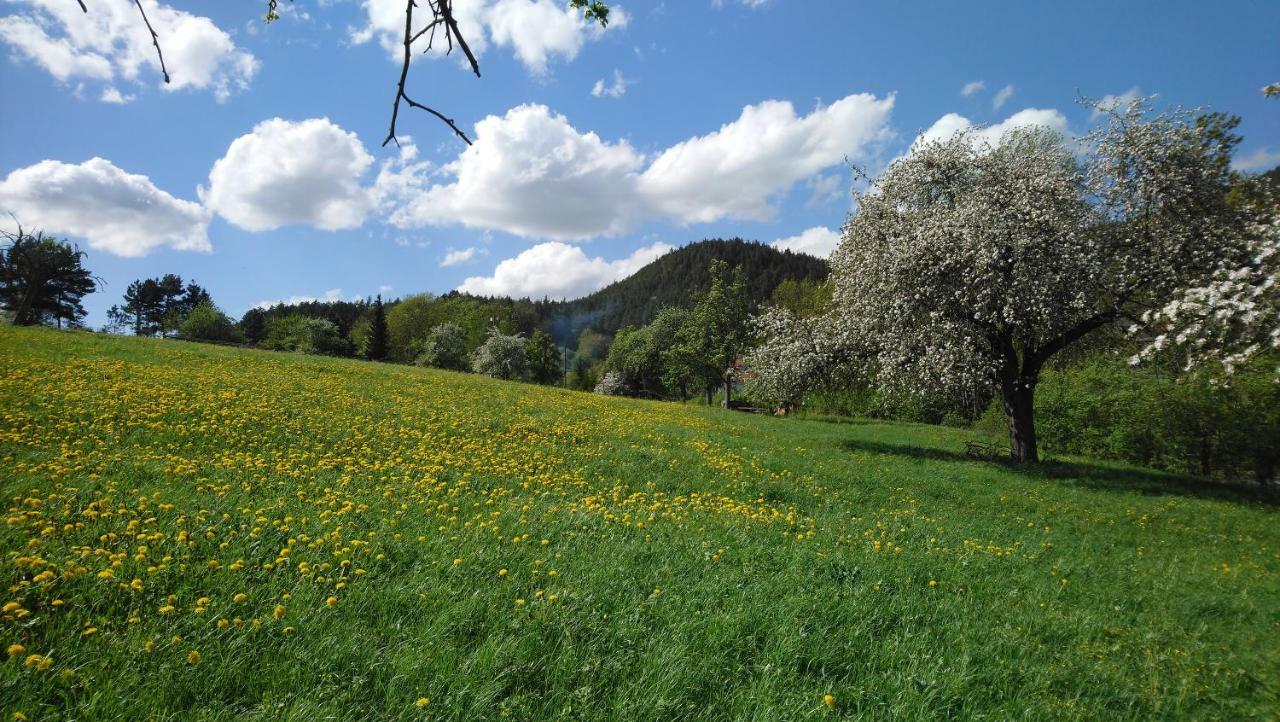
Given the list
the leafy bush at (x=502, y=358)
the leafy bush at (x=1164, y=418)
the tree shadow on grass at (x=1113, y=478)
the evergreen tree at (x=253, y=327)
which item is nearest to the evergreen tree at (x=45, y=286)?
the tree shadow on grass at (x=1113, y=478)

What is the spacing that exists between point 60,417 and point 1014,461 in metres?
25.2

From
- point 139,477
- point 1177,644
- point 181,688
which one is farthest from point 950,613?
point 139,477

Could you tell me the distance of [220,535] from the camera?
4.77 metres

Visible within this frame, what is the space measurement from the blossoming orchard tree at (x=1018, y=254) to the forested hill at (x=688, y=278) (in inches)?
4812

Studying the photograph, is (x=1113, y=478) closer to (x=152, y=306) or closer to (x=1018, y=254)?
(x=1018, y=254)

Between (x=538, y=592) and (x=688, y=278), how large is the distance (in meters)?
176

* * *

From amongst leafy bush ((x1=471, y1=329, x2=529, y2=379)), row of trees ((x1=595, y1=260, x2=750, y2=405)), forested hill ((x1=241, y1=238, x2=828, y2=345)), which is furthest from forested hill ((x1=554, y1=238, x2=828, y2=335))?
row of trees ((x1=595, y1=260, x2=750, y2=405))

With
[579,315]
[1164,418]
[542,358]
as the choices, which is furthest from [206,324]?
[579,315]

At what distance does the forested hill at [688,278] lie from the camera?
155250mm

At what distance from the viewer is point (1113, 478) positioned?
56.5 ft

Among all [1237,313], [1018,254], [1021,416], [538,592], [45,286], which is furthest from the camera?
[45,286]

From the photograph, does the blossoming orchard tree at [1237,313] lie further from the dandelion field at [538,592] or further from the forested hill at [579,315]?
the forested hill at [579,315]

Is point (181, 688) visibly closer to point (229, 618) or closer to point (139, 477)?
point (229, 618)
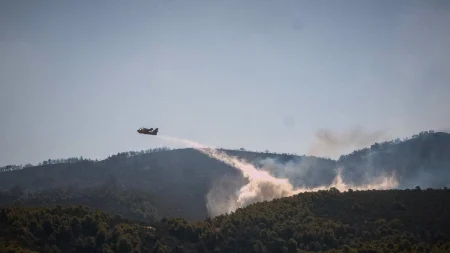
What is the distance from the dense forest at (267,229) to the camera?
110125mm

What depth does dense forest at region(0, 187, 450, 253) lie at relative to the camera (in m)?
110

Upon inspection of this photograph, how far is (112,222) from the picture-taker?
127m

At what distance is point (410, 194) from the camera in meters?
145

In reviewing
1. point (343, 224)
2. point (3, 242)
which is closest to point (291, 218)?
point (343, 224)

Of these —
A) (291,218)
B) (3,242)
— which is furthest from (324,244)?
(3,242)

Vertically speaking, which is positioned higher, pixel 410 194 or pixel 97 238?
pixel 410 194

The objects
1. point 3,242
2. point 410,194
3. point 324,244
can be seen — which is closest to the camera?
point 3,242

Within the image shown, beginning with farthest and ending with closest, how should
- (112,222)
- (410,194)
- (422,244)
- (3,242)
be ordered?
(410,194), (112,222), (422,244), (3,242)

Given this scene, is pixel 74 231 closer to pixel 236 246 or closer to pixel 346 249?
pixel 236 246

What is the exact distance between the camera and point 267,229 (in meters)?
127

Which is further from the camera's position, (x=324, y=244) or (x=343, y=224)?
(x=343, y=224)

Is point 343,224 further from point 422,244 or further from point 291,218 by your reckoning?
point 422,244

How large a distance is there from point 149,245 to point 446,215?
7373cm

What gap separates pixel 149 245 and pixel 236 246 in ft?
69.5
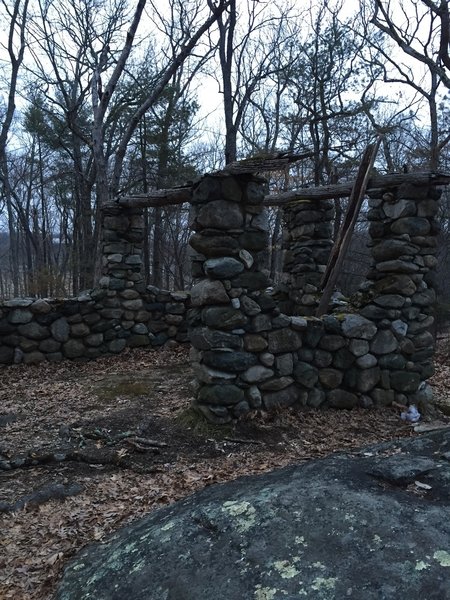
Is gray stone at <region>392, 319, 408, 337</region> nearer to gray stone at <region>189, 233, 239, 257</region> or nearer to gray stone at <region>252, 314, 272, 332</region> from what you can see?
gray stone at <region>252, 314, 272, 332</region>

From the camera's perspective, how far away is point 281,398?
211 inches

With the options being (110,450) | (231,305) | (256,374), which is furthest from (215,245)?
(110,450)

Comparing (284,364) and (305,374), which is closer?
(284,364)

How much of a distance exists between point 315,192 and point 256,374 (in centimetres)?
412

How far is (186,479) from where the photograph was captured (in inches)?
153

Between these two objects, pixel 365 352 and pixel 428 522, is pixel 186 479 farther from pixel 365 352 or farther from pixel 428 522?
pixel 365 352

---

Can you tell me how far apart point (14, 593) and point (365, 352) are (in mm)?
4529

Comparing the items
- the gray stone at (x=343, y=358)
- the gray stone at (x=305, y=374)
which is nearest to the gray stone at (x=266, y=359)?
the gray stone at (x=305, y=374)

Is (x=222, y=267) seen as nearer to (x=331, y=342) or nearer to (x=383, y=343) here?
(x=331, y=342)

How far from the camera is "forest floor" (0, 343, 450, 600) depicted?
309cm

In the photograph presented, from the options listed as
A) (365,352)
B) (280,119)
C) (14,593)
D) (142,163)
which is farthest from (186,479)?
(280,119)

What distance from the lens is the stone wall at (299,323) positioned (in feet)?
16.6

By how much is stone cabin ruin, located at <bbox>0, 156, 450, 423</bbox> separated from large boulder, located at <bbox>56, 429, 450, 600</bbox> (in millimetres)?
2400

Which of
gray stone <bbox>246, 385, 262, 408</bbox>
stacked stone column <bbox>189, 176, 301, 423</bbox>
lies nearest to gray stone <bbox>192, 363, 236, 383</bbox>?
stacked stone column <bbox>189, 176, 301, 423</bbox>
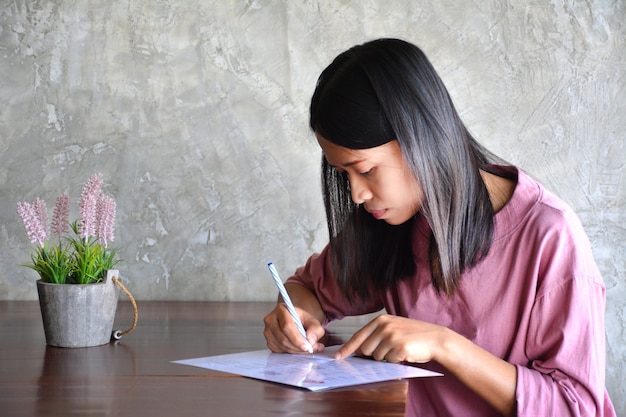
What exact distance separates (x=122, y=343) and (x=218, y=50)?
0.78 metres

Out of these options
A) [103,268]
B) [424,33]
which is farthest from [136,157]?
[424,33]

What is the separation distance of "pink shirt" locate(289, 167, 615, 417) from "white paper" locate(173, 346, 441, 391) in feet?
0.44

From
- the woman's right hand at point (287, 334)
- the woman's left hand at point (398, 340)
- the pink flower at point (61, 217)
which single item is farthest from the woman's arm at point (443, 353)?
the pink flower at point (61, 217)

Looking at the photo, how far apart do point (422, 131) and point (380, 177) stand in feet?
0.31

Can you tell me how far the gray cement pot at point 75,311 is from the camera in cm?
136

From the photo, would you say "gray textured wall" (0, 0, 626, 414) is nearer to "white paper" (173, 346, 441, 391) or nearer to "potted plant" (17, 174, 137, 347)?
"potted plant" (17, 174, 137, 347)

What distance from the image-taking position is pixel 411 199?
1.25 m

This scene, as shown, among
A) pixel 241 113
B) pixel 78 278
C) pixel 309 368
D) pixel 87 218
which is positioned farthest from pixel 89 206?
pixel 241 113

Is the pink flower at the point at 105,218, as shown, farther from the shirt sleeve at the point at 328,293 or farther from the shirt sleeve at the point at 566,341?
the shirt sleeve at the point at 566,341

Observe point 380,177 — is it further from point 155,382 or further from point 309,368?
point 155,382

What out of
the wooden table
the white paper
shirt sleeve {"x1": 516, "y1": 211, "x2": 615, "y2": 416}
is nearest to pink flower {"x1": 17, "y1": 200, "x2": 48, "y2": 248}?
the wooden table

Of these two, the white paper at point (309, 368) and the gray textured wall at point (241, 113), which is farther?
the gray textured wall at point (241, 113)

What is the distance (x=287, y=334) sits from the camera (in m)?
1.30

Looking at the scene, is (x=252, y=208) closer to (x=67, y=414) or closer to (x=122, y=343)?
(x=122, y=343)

## SET EXERCISE
Copy every row above that contains the word "Looking", leaving all other rows out.

## SOLUTION BELOW
Looking at the photo, how far apart do point (422, 131) and point (380, 177) stand in feet?
Looking at the scene, is (x=252, y=208) closer to (x=67, y=414) or closer to (x=122, y=343)?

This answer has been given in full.